> **WHAT TO WORK ON**: Set down, in full, every record in the block.

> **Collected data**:
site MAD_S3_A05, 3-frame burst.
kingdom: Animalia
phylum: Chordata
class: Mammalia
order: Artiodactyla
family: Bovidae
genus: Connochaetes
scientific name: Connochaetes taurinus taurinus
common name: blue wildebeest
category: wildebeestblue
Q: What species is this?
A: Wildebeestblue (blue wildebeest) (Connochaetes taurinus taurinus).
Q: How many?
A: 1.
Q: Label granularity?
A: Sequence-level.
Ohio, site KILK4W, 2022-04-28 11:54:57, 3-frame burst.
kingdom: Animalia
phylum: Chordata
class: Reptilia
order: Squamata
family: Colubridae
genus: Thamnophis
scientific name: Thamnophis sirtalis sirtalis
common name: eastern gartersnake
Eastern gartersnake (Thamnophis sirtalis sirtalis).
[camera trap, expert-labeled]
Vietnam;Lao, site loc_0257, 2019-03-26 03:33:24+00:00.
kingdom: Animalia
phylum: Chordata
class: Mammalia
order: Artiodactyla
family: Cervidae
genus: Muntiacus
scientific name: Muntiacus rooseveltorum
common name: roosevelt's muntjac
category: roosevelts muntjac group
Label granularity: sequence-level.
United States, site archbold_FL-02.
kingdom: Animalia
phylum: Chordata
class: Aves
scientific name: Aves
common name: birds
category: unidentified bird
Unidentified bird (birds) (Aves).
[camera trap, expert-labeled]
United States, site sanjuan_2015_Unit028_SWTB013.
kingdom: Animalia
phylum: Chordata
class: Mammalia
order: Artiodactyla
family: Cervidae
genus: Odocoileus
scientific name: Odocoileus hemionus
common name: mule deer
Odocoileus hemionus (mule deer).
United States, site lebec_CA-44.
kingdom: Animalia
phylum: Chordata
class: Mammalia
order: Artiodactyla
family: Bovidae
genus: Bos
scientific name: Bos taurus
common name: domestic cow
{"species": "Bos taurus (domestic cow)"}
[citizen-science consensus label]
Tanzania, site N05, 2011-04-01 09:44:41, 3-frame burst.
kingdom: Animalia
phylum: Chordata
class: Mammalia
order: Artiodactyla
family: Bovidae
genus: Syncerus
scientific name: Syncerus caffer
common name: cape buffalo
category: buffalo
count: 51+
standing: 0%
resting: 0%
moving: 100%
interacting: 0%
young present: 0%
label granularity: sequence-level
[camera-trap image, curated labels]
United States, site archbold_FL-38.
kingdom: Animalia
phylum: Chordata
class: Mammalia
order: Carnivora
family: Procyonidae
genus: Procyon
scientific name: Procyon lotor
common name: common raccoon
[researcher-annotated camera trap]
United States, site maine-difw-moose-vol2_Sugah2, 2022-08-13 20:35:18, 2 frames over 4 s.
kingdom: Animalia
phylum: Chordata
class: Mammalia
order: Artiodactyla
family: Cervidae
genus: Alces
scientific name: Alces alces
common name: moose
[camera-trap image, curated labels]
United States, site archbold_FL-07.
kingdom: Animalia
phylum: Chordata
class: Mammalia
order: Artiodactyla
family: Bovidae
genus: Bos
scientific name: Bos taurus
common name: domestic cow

> **EXERCISE RESULT**:
site MAD_S3_A05, 3-frame burst.
kingdom: Animalia
phylum: Chordata
class: Mammalia
order: Artiodactyla
family: Bovidae
genus: Connochaetes
scientific name: Connochaetes taurinus taurinus
common name: blue wildebeest
category: wildebeestblue
Q: What species is this?
A: Wildebeestblue (blue wildebeest) (Connochaetes taurinus taurinus).
Q: How many?
A: 1.
Q: Label granularity?
A: Sequence-level.
Ohio, site KILK4W, 2022-04-28 11:54:57, 3-frame burst.
kingdom: Animalia
phylum: Chordata
class: Reptilia
order: Squamata
family: Colubridae
genus: Thamnophis
scientific name: Thamnophis sirtalis sirtalis
common name: eastern gartersnake
Eastern gartersnake (Thamnophis sirtalis sirtalis).
[camera trap, expert-labeled]
Vietnam;Lao, site loc_0257, 2019-03-26 03:33:24+00:00.
kingdom: Animalia
phylum: Chordata
class: Mammalia
order: Artiodactyla
family: Cervidae
genus: Muntiacus
scientific name: Muntiacus rooseveltorum
common name: roosevelt's muntjac
category: roosevelts muntjac group
Label granularity: sequence-level.
United States, site archbold_FL-02.
kingdom: Animalia
phylum: Chordata
class: Aves
scientific name: Aves
common name: birds
category: unidentified bird
Unidentified bird (birds) (Aves).
[camera trap, expert-labeled]
United States, site sanjuan_2015_Unit028_SWTB013.
kingdom: Animalia
phylum: Chordata
class: Mammalia
order: Artiodactyla
family: Cervidae
genus: Odocoileus
scientific name: Odocoileus hemionus
common name: mule deer
Odocoileus hemionus (mule deer).
United States, site lebec_CA-44.
kingdom: Animalia
phylum: Chordata
class: Mammalia
order: Artiodactyla
family: Bovidae
genus: Bos
scientific name: Bos taurus
common name: domestic cow
{"species": "Bos taurus (domestic cow)"}
[citizen-science consensus label]
Tanzania, site N05, 2011-04-01 09:44:41, 3-frame burst.
kingdom: Animalia
phylum: Chordata
class: Mammalia
order: Artiodactyla
family: Bovidae
genus: Syncerus
scientific name: Syncerus caffer
common name: cape buffalo
category: buffalo
count: 51+
standing: 0%
resting: 0%
moving: 100%
interacting: 0%
young present: 0%
label granularity: sequence-level
[camera-trap image, curated labels]
United States, site archbold_FL-38.
kingdom: Animalia
phylum: Chordata
class: Mammalia
order: Carnivora
family: Procyonidae
genus: Procyon
scientific name: Procyon lotor
common name: common raccoon
[researcher-annotated camera trap]
United States, site maine-difw-moose-vol2_Sugah2, 2022-08-13 20:35:18, 2 frames over 4 s.
kingdom: Animalia
phylum: Chordata
class: Mammalia
order: Artiodactyla
family: Cervidae
genus: Alces
scientific name: Alces alces
common name: moose
[camera-trap image, curated labels]
United States, site archbold_FL-07.
kingdom: Animalia
phylum: Chordata
class: Mammalia
order: Artiodactyla
family: Bovidae
genus: Bos
scientific name: Bos taurus
common name: domestic cow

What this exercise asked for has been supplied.